I believe I was about 6 years old when I remembered walking through the toy section of a department store with my mother…I didn’t see a 6 million dollar man toy, but I saw a Pulsar toy, and a Stretch Armstrong.  For those of you who remember Pulsar, he had the see-through chest, and you can press on his back to get his heart pumping.

It was nice to see an Evel Knievel toy under the Christmas tree, and it was pretty to cool to at least have that. The bike was placed in a grooved track which locked into the back wheel.  Turn the side winder, let go, and the bike propels forward.


The kickstand held the bike up nicely.  Evel’s helmet comes off.   Later on, there were other type of bikes he could ride around on, such as the Chopper.  Apparently, the motorcycle will jump, wheelie, or do other things, but it does have a good kickstand to hold it up. 






Pulsar (The Ultimate Man of Adventure,) was  an interesting, gimmick-like toy, which allowed you to see his organs through his chest.

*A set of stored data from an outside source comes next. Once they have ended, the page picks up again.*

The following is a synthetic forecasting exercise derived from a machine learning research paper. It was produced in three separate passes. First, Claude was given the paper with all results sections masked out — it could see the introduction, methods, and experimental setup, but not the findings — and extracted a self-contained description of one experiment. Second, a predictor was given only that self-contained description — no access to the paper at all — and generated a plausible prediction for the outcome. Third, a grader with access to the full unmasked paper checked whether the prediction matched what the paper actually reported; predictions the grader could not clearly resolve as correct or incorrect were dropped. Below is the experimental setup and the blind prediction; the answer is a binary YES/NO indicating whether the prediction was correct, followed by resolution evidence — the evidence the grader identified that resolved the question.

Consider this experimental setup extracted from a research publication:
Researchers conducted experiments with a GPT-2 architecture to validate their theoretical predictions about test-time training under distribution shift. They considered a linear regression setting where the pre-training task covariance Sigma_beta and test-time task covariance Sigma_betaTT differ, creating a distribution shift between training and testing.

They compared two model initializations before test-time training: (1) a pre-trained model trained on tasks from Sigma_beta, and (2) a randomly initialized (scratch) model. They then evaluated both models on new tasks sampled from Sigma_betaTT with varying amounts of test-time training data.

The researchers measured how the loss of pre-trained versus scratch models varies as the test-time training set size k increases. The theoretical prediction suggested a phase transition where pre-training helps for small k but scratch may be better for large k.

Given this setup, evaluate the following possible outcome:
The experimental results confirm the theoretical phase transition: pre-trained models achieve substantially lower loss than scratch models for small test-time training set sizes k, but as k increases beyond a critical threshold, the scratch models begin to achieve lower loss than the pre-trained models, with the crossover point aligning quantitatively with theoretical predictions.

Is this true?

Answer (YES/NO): NO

Press the button on his back to make his heart pump and circulate his blood.   You can also flip his head open to reveal his brain and a small plastic mission disc. This disc was called the “Mission Program Disc.”   Maybe the toy was an action figure, and a model for teaching children about anatomy.  He has a two piece track suit with a Velcro jacket that opens up to reveal his  chest.  He even has removable shoes.  This toy was produced by Mattel in 1977.









I remember playing with Stretch Armstrong, who is about 8 inches tall, and his body is made of a hard rubber. His body is filled with gel, which makes him solid, yet very stretchable.  After you stretch his limbs, his body will go back to its original form.  Hasbro has recently put the Stretch Armstrong toy back on the market.  You can throw him around, but the only thing you should be worried about damaging, is his plastic head.